I began collecting photographs of strangers when I was twenty-one living in Barcelona. My collection is very modest, nonetheless, mostly because I am deeply selective of the people whom I chose to include in—what I’ve come to call—my family album of strangers. The solemn standing criteria is that the subject strikes me with emotion; tenderness, wonder or recognition. I don’t collect for the sake of collecting, for the sake of an image’s potential economical ‘worth’. I value these photographs because they have moved me deeply; not only because of what they visually might tell me, but what they—with a romanticism that only ignorance can feed—tell me about love, memory and the values of the short-lived human existence.

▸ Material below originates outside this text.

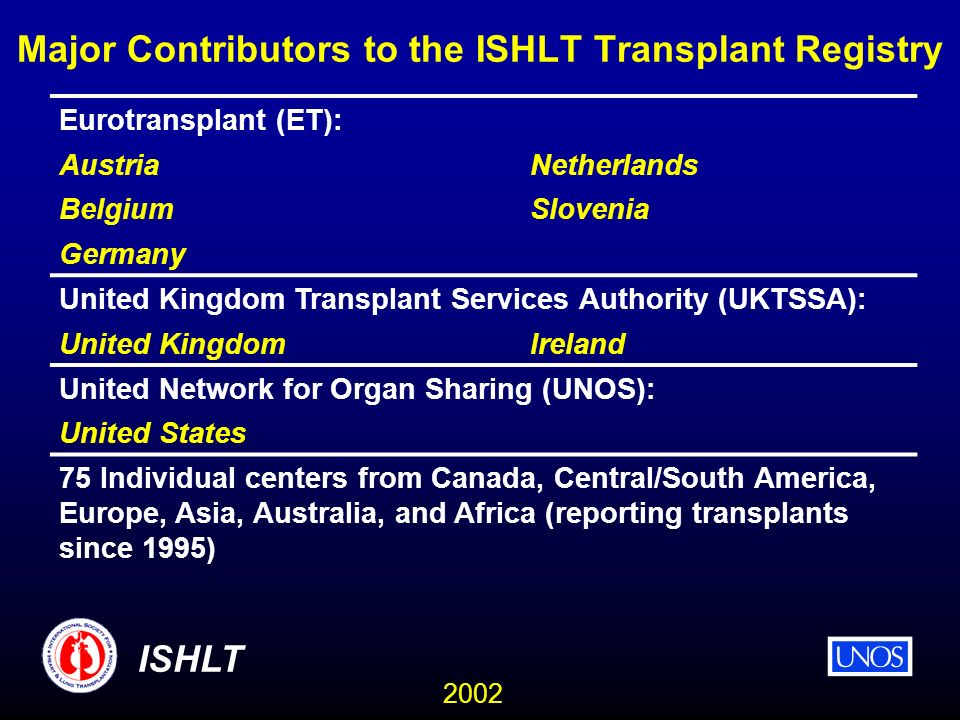2002 ISHLT Major Contributors to the ISHLT Transplant Registry Eurotransplant (ET): AustriaNetherlands BelgiumSlovenia Germany United Kingdom Transplant Services Authority (UKTSSA): United KingdomIreland United Network for Organ Sharing (UNOS): United States 75 Individual centers from Canada, Central/South America, Europe, Asia, Australia, and Africa (reporting transplants since 1995)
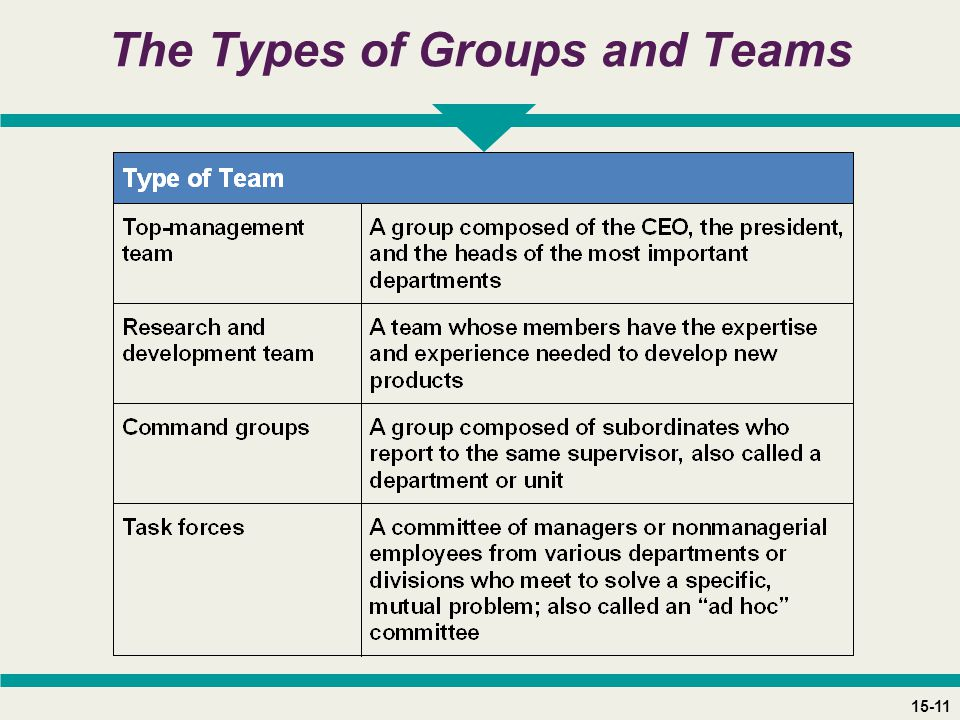 15-11 The Types of Groups and Teams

The aura, the mystery surrounding a personal photograph; a person you’ll never know nor meet; never stops to intrigue me. You’re left with your imagination. What’s special about these photographs are the fact that the majority of them are amateurish journal photographs, much like my own. The natural role of the photographer as the observer; as the hunter of worthy imagery; is outweighed here by something very raw; more an interaction, a genuine interplay; which—for me—translates as an attempt and eagerness to capture love in life’s endlessly fleeting moments. These photographs exists not for generating any esthetical value to the world, but with the intent to be remembered and cherished in an intimate small group of people, which are most likely gone, since I now possess their photographs. We, as strangers, can never wallow in the community surrounding one of these photographs. (These sparse branches... pulling us into mute worlds that seem to look back at us, asking: am I still happening?). Allowed merely to be passive spectators of these events, we knead our fantasizes... But what could we actually reach—with our limited means—by trying to interact with the pieces left of a long, lost stranger?